The directive, adopted on December 7, gives legal effect to an agreement between the European Community Shipowners’ Associations (ECSA) and the European Transport Workers’ Federation (ETF), which will bring European rules up-to-date with international best practice, ECSA said.
As a result of the agreement with social partners, amendments to the Maritime Labour Convention made in 2014 can be incorporated into EU law.
The new rules oblige shipowners to provide financial security protecting seafarers against the consequences of abandonment in an overseas port.

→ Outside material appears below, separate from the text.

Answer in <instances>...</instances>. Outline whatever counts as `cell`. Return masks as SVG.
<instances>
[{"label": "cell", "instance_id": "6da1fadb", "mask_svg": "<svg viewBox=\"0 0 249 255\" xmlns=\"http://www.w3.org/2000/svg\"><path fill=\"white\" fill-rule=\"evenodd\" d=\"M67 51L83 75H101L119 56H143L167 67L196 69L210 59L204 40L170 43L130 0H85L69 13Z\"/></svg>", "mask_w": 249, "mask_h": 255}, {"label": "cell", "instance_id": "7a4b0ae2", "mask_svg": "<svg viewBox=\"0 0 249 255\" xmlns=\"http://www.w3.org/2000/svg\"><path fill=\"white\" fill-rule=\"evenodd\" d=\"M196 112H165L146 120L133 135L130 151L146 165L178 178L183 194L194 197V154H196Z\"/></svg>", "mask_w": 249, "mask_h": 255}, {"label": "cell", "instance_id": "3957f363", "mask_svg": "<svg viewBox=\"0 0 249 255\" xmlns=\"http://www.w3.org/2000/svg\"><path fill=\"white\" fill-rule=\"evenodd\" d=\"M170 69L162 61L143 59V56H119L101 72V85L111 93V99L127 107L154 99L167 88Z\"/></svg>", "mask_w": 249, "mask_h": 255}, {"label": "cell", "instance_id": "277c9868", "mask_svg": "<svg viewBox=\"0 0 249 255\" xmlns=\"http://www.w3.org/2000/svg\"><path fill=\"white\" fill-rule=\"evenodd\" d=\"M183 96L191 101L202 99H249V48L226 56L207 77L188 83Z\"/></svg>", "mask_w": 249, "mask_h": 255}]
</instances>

In addition, this agreement ensures the payment of contractual compensation in the event of the death or long-term disability of a seafarer resulting from an occupational injury, illness or hazard.
Seafarers still face abandonment without pay, being left behind for a long time without access to regular food supplies, medical treatment and without any means to return home.
Thanks to the incorporation of the agreement into EU law, seafarers will be covered by a mandatory financial security system. This will guarantee their subsistence means and a safe return home, the Council said in a statement.
“Our original agreement, which became EU law in 2009, provided the much needed impetus to the worldwide acceptance of the MLC and helped it to enter into force globally. In addition to guaranteeing decent work for seafarers irrespective of their nationality of the flag of their ship, the MLC helps good shipowners by giving flag and port states effective tools to enforce the MLC standards on those ships that fail to conform,” Tim Springett, ECSA spokesperson to the Sectoral Social Dialogue Committee for Maritime Transport (SSDC), said.
“We must not forget that this convention is a living instrument for the continuous improvement of seafarers’ living and working conditions,” ETF spokesperson to the SSDC Mark Dickinson added.
MLC was adopted in 2006 and it was incorporated into EU law by Council directive 2009/13/EC.